Description of the task:
In the data below, find each line carrying the string "Promptly" and copy it out.

Available data:
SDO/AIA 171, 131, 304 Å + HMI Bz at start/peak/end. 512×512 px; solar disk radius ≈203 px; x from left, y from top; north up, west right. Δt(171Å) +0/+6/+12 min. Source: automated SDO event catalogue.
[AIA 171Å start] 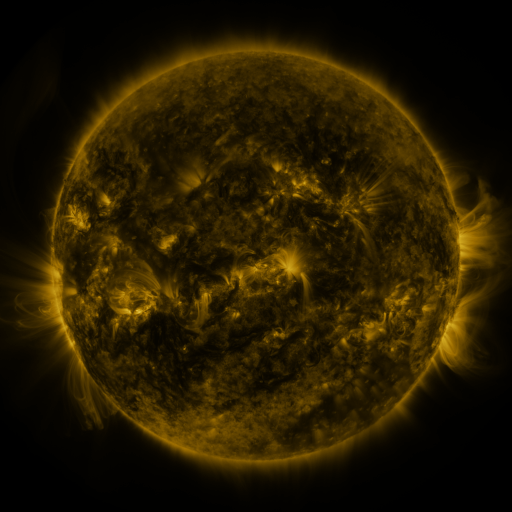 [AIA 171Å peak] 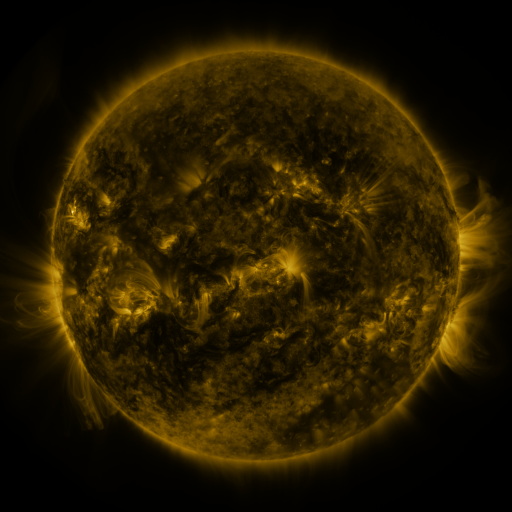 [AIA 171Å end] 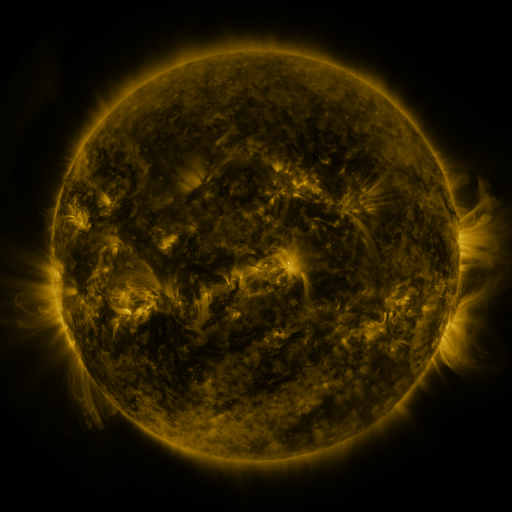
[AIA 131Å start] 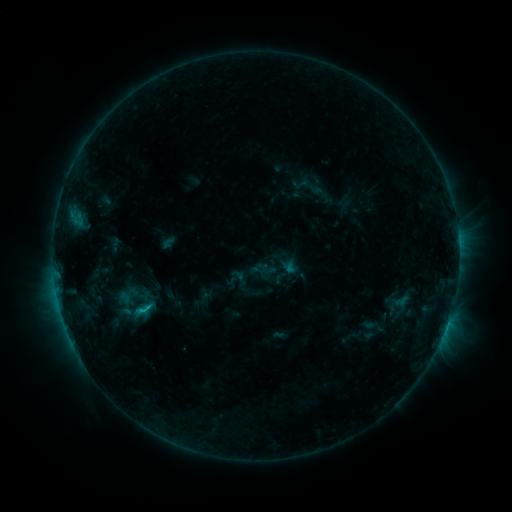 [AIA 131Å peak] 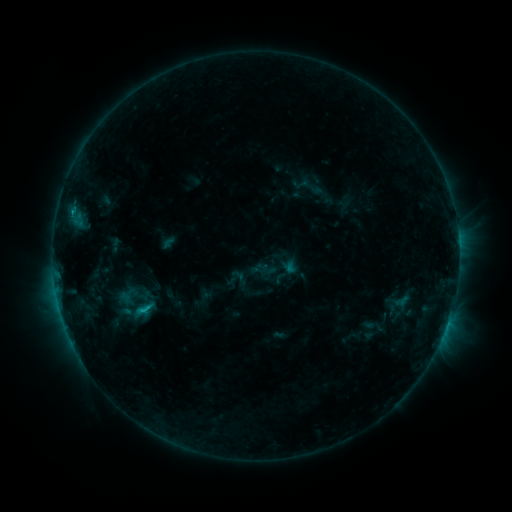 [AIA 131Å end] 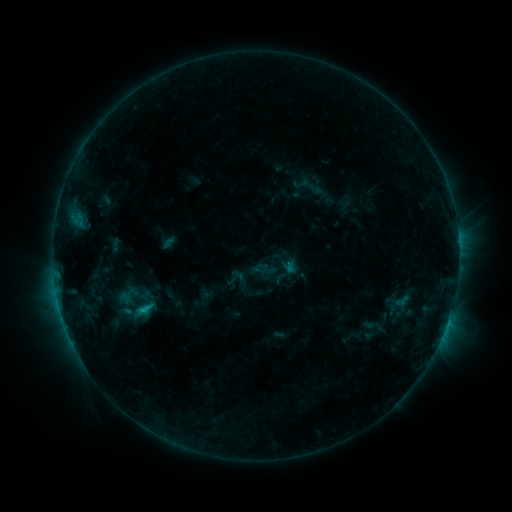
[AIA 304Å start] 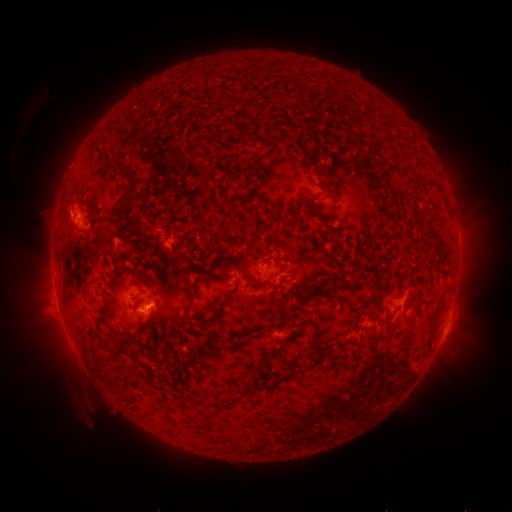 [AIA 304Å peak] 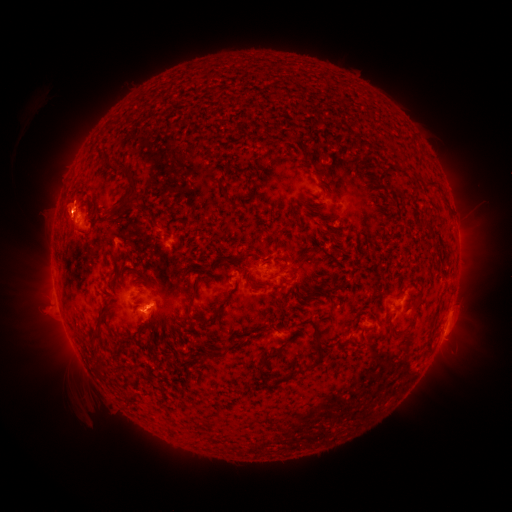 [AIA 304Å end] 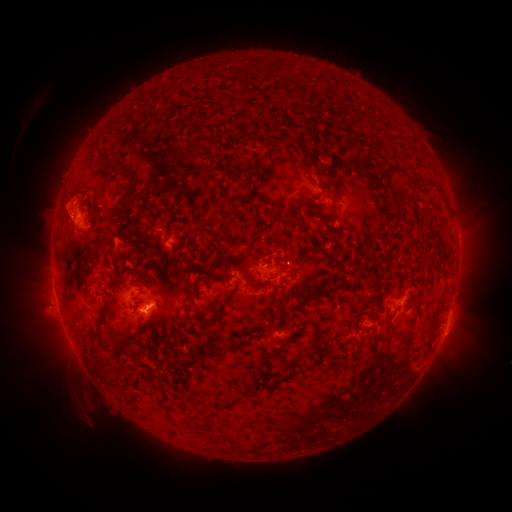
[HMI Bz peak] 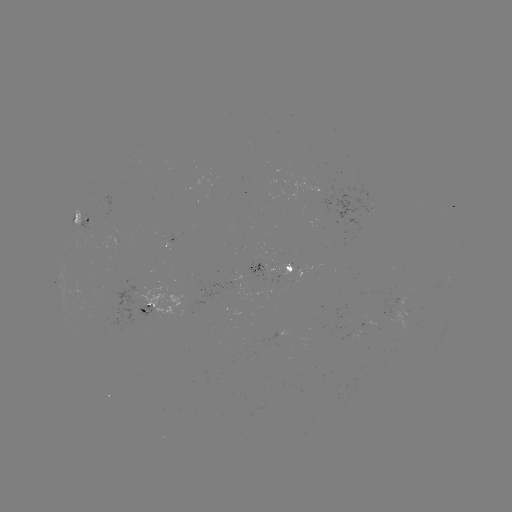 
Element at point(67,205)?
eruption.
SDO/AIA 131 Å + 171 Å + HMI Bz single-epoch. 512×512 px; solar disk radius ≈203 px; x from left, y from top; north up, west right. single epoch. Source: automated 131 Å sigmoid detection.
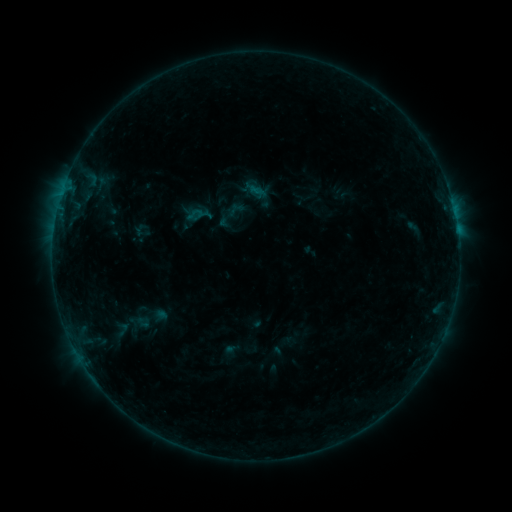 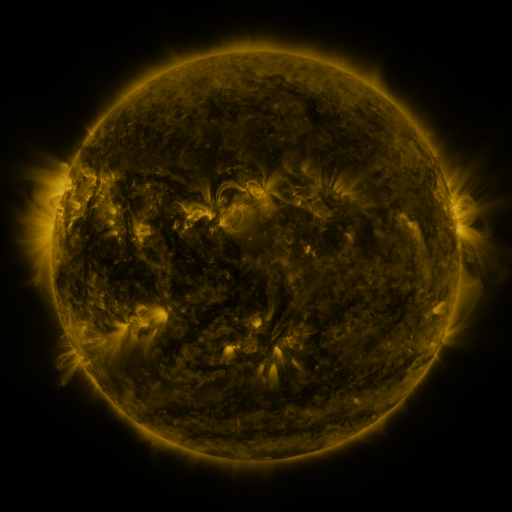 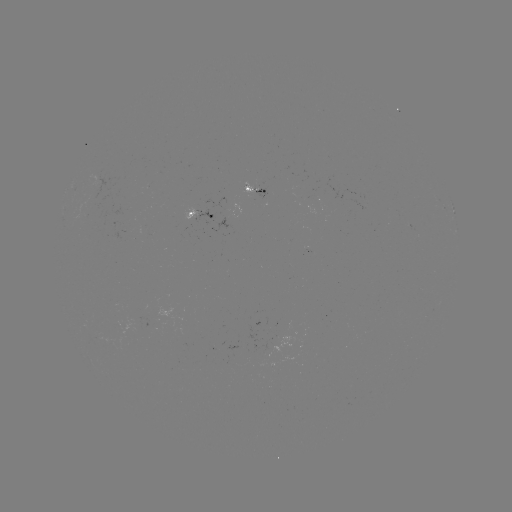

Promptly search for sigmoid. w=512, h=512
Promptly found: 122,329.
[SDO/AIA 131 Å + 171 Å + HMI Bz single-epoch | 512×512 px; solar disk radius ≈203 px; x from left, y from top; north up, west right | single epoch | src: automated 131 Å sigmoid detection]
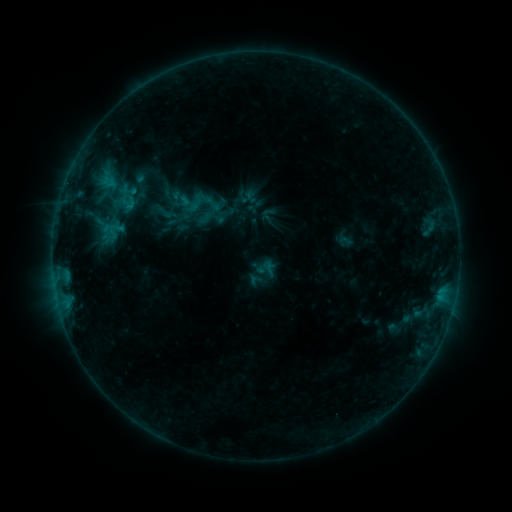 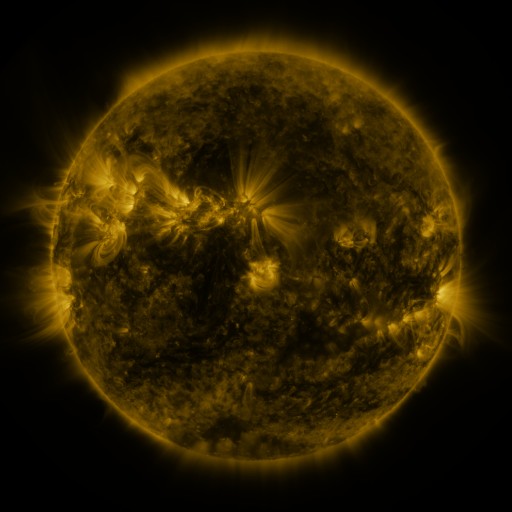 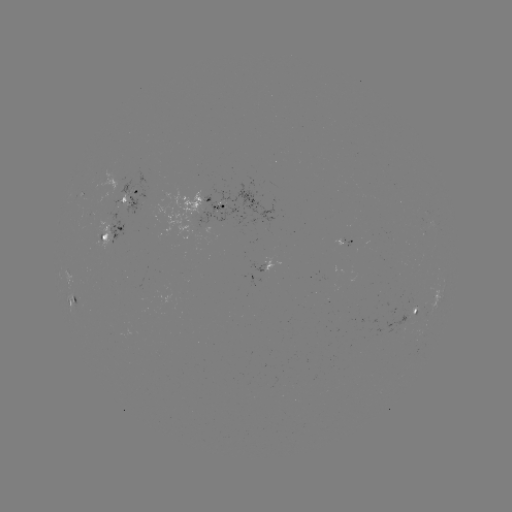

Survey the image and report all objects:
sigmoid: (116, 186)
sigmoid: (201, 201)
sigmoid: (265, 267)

Output for this exercise:
Promptly search for sigmoid. w=512, h=512
Promptly found: 122,329.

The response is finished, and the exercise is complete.